═══ 阅读节选
图1 光镜下观察两组小鼠不同时间点肝组织病理学改变 对照组小鼠术后1周(a)和实验组术后1周(b)肝组织偶见灶状的肿瘤组织,其余肝小叶结构正常;对照组术后2周(c)和实验组术后2周(d)肝组织均可见片状的肿瘤病灶;对照组术后3周(e)和实验组术后3周(f)可见弥漫性肿瘤病变,肝组织受压,肝小叶结构消失,核分裂现象明显 HE 高倍放大

2.5 两组小鼠不同时间点肝组织中PCNA、VEGF及ICAM-1的表达情况(表3;图2~4)

2.5.1 光镜下两组小鼠不同时间点PCNA的表达(图2):术后1周对照组(2a)和实验组(2b)均可见到肿瘤细胞核少量表达,其阳性率分别为22.80%±5.51%、22.20%±5.85%;术后2周对照组(2c)和实验组(2d)均可见到肿瘤细胞核阳性表达增强,其阳性率分别为43.60%±6.95%、44.20%±6.07%;术后3周对照组(2e)和实验组(2f)均可见肿瘤细胞广泛表达,其阳性率分别为56.80%±9.14%、53.40%±7.92%。实验组与对照组之间术后1、2、3周PCNA的阳性指数(P值分别为 0.81、0.84、0.39)和 HIS(P 值分别为 0.40、0.62、0.50)比较差异均无统计学意义(均P>0.05)。
══════
═══ 数据记录
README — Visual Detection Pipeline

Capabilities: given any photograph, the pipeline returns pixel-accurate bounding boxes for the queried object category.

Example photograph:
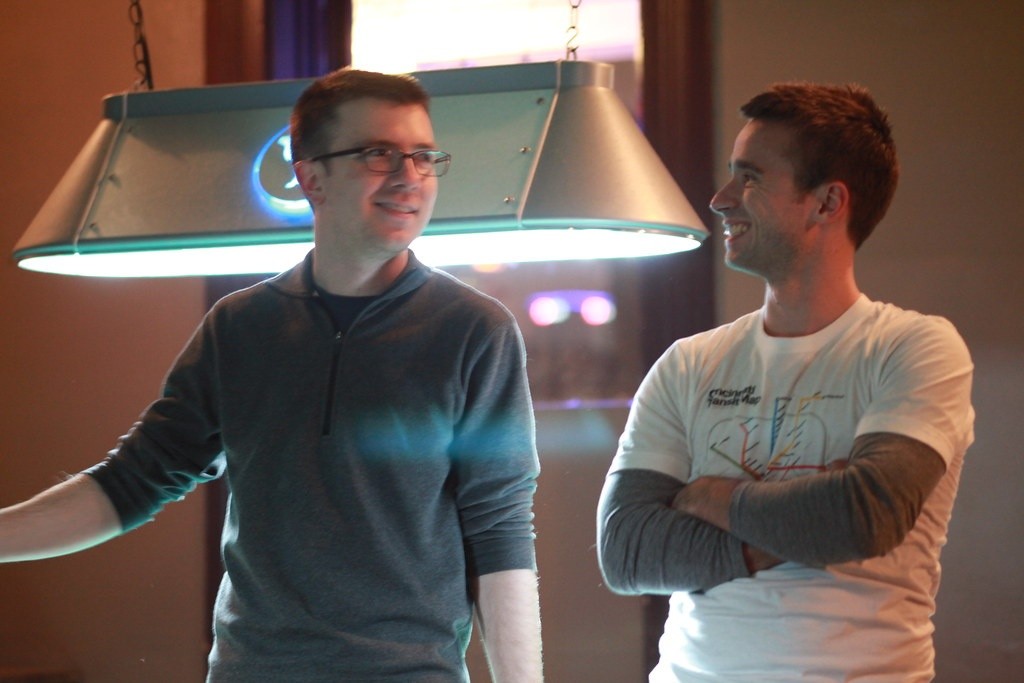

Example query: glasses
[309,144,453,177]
══════
═══ 数据记录
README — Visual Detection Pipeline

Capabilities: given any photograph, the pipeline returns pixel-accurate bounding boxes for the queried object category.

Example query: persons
══════
═══ 数据记录
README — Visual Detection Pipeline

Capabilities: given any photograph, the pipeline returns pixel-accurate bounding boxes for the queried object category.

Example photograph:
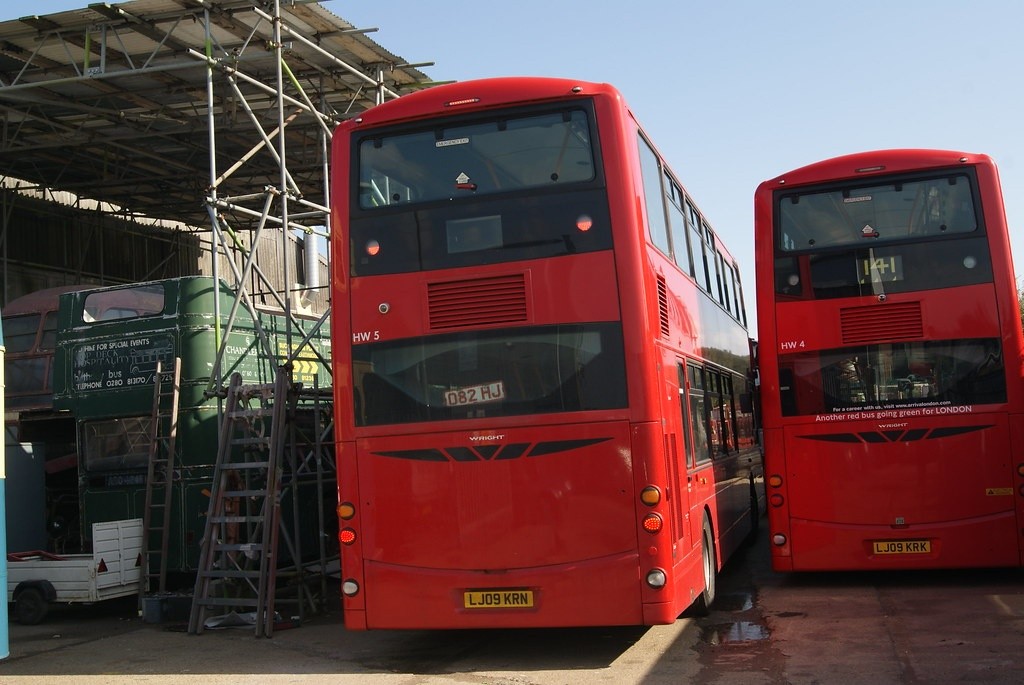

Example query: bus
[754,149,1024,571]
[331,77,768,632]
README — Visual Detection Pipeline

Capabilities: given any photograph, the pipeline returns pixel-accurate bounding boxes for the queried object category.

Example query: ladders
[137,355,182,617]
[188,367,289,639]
══════
- [你的任务]:
1. 请把节选中从"2.5 两组小鼠不同时间点肝"开始，一直到"HIS(P 值分别为 0.40、0.62、0.50)比较差异均无统计学意义(均P>0.05)。"的部分重写一遍，其中的"阳性率"一律换成"表达率"。
2. 根据节选回答以下问题：
(a) 术后3周，对照组和实验组的肝组织在光镜下可见哪种肿瘤病变？
(b) 术后2周，实验组PCNA的阳性率是多少？
(c) 术后3周，两组PCNA阳性指数比较的P值是多少？

- [参考答案]:
1.
2.5 两组小鼠不同时间点肝组织中PCNA、VEGF及ICAM-1的表达情况(表3;图2~4)

2.5.1 光镜下两组小鼠不同时间点PCNA的表达(图2):术后1周对照组(2a)和实验组(2b)均可见到肿瘤细胞核少量表达,其表达率分别为22.80%±5.51%、22.20%±5.85%;术后2周对照组(2c)和实验组(2d)均可见到肿瘤细胞核阳性表达增强,其表达率分别为43.60%±6.95%、44.20%±6.07%;术后3周对照组(2e)和实验组(2f)均可见肿瘤细胞广泛表达,其表达率分别为56.80%±9.14%、53.40%±7.92%。实验组与对照组之间术后1、2、3周PCNA的阳性指数(P值分别为 0.81、0.84、0.39)和 HIS(P 值分别为 0.40、0.62、0.50)比较差异均无统计学意义(均P>0.05)。

2.
(a) 弥漫性肿瘤病变
(b) 44.20%±6.07%
(c) 0.39